Umm, no, I don't work here. I'm just a responsible customer. As you were.
Many of us make assumptions about other people just by looking at them. Who knew we were so presumptuous?
Curious to hear the experiences of strangers online, Redditor lilmizzvalz asked:
"What do people assume about you, based on your appearance?"
People often misinterpret moods based on how someone looks. That's unfair, wouldn't you say?
"That I'm caring and supportive. I have a resting nice face."
"That I am always mad. Nope just dissociating and staring off into space."
Not Meaning To Be Mean
"That I'm mean. I have a resting mean face for a dude I guess. Also lately it's worse because I'm bigger now. I don't really notice how my face appears but apparently, I seem angry when I'm looking at stuff."
"'You should smile' and 'are you ok?' comments followed me from busboy, waiter, bartender my whole career."

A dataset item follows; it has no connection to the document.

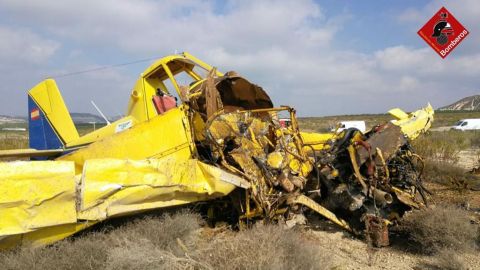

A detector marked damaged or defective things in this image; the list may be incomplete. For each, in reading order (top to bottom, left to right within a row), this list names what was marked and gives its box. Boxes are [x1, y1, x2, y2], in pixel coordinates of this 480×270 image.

yellow crashed aircraft [0, 52, 436, 249]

When it comes to measuring intelligence of others, some people are just way off.
Hard To Live Up To Expectations
"That I'm clever. People keep saying it to me, but I'm dumb and that sh*t is hard to live up to."
"I have glasses."
Eyes Full Of Wisdom
"I apparently have something similar going on mixed with looking like I know sh*t, because people come up to me in public and ask about directions, bus schedules and stuff all the time. Like, they'll deliberately avoid other people to ask me. Including when I'm abroad and should look a bit out of place."

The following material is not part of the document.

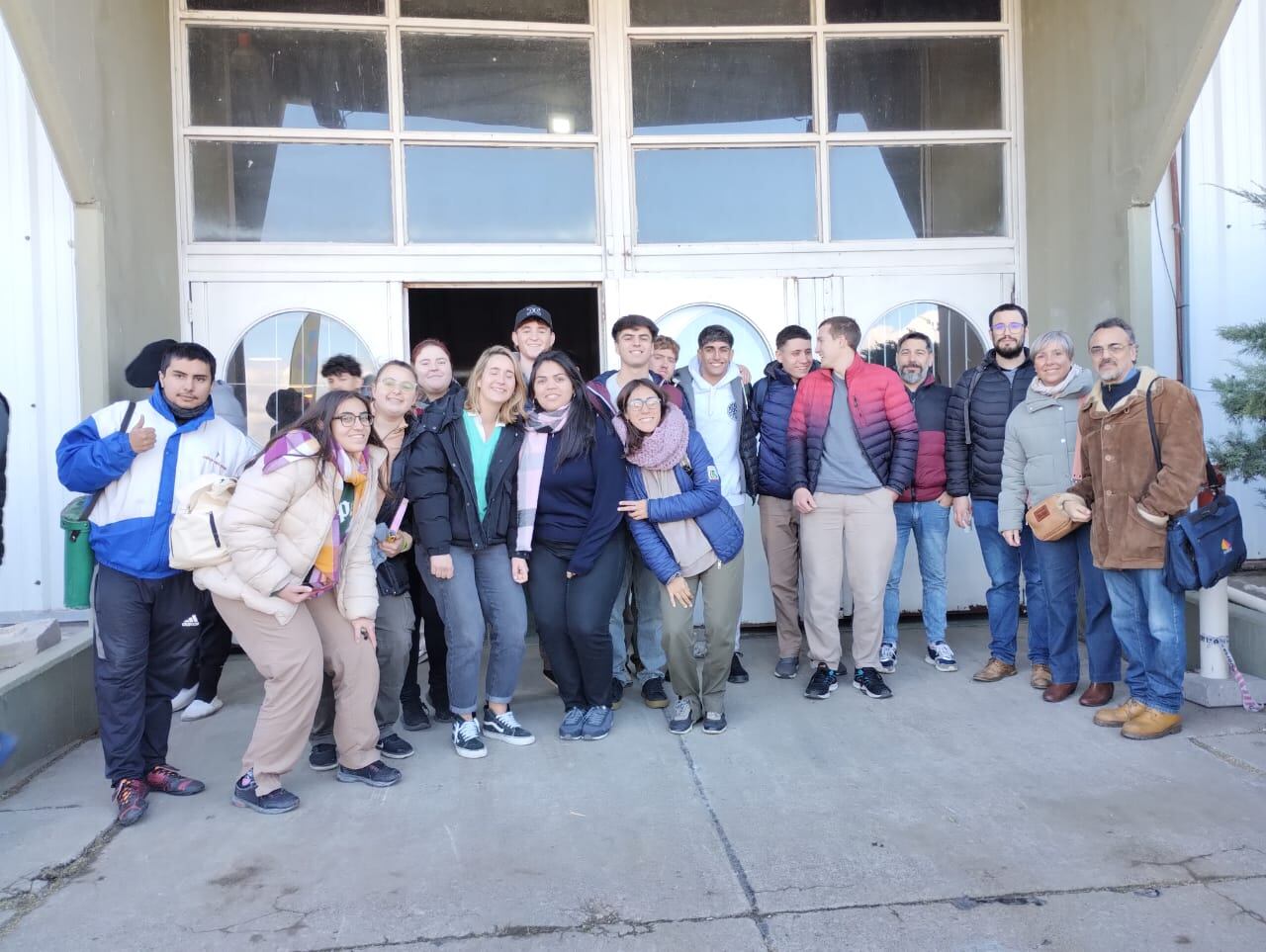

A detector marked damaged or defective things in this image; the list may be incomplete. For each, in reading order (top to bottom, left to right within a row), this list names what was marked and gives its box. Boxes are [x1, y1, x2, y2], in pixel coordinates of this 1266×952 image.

cracked concrete [2, 620, 1266, 946]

"They assume I have an intellectual disability. (And also that I'm deaf, since I'm not able to speak.)"
"No, I am a person with two university degrees who happen to need a wheelchair because of a nasty neurological illness."
People don't always look their age. Some don't even act their age. But these Redditors have gotten their fair share of wrong guesses for their ages.
"That I'm 15."
"I'm 38 and a doctor. 'Did you just finish school?' EVERY DAY."
"This thread was depressing to read as I am 38 but often get mistaken for 50. I hate y'all and your youthful beauty."
Some people are typed out as certain types of people with just one look.
Watch Your Tone
"That I have a southern accent. Not one stranger has ever suspected that I have a 'New Jersey' accent (Born and raised in New Jersey before moving south)"
Not A Biker
"That I ride a Harley and/or work on them. I'm bald with a long goatee and tons of tattoos, but I'm in IT for a living and don't ride motorcycles at all."
Like others have expressed in the thread, I've also been accused of having "resting b*tch face."
You know, that neutral expression where you're not smiling the one time you're not in a situation where you have to be "on" for other people?
Yeah, that one.
If someone's resting face comes across as unfriendly, well, perhaps it's best not to upset them by asking them what's wrong all the time. Just sayin'.